# PROVIDED PASSAGE:
◇ ◇ ◇ ◇

Cerebrovascular disease has a serious social and economic burden owing to its high morbidity, high disability rate, high mortality, and multiple complications, of which ischemic stroke accounts for approximately 80% of cases (Dubuc et al., 2014). The restoration of blood flow after ischemia is the key to the recovery of cerebral tissue after ischemia, but, it also exacerbates tissue damage; this phenomenon is known as cerebral ischemia/reperfusion (I/R) injury (Aronowski et al., 1997, Kalogeris et al., 2016).

SUMO, a small ubiquitin-like modified protein, belongs to a protein family that exists widely in eukaryotes and is highly conserved (Eifler and Vertegaal, 2015). Currently, four subtypes of SUMO proteins are found, SUMO1, SUMO2, SUMO3 and SUMO4, of which SUMO2/3 (SUMO2 and SUMO3 have 95% sequence identity and are denoted SUMO2/3) mainly modifies stress proteins and plays a more important role in the tolerance of cerebral ischemia and neuronal protection than SUMO 1 and SUMO 4 (Lee et al., 2014). SUMO and its substrate proteins continuously combine and dissociate through complex enzymatic reactions in dynamic and reversible modification processes, known as SUMOylation and deSUMOylation (Dohmen, 2004). Three key enzymes are involved in SUMOylation: E1 activating enzyme, E2 binding enzyme and E3 ligase. E2 (Ubc9), as the only specific binding enzyme during the SUMOylation process, increases with the level of SUMOylation (Lee et al., 2007). DeSUMOylation is mediated through SUMO-specific proteases (the SENP family), of which SUMO-specific protease 3 (SENP3) mainly induces the deconjugation of SUMO2/3, and the inhibition of the expression of SENP3 will enhance the level of SUMOylation (Guo et al., 2013).

◇ ◇ ◇ ◇

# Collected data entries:

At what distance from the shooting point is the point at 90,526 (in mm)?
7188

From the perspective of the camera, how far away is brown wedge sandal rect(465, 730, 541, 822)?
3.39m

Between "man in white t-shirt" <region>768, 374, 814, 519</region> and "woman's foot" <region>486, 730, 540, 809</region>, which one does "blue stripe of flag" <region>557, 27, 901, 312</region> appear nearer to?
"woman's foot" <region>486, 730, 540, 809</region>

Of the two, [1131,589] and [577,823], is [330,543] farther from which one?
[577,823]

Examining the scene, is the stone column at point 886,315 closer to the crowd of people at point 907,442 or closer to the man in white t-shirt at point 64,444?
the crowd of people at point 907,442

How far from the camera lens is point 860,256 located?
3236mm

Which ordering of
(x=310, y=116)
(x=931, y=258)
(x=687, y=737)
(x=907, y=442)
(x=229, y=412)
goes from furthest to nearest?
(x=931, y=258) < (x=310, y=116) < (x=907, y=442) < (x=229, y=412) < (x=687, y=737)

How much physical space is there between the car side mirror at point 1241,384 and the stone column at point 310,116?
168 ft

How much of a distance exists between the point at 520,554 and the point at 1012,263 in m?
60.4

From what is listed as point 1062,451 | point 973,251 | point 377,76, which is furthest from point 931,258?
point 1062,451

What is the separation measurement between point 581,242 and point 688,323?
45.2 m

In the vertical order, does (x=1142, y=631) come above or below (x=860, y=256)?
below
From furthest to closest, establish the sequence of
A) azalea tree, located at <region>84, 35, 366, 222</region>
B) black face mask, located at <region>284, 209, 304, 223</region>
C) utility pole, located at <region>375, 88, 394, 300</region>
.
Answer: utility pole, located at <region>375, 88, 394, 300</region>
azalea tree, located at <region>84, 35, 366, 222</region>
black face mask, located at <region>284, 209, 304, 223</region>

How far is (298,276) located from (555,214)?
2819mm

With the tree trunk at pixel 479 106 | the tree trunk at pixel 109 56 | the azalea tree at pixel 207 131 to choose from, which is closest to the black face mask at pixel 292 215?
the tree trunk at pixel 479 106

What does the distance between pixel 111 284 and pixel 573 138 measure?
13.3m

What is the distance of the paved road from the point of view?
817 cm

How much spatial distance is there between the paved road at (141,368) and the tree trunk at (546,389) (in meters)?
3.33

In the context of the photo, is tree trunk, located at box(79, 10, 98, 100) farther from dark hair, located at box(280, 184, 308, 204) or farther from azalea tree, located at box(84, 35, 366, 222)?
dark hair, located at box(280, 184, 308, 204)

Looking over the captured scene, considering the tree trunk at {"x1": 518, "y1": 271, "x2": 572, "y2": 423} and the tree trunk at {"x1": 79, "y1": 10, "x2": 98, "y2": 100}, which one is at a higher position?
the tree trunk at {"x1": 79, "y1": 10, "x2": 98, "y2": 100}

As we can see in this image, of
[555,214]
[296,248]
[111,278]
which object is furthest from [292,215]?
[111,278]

◇ ◇ ◇ ◇

# AIM OF THE EXERCISE:
Translate into French the following sentence from the passage on SUMO proteins and cerebral ischemia: "Three key enzymes are involved in SUMOylation: E1 activating enzyme, E2 binding enzyme and E3 ligase."

# TASK SOLUTION:
Trois enzymes clés interviennent dans la SUMOylation : l'enzyme d'activation E1, l'enzyme de liaison E2 et la ligase E3.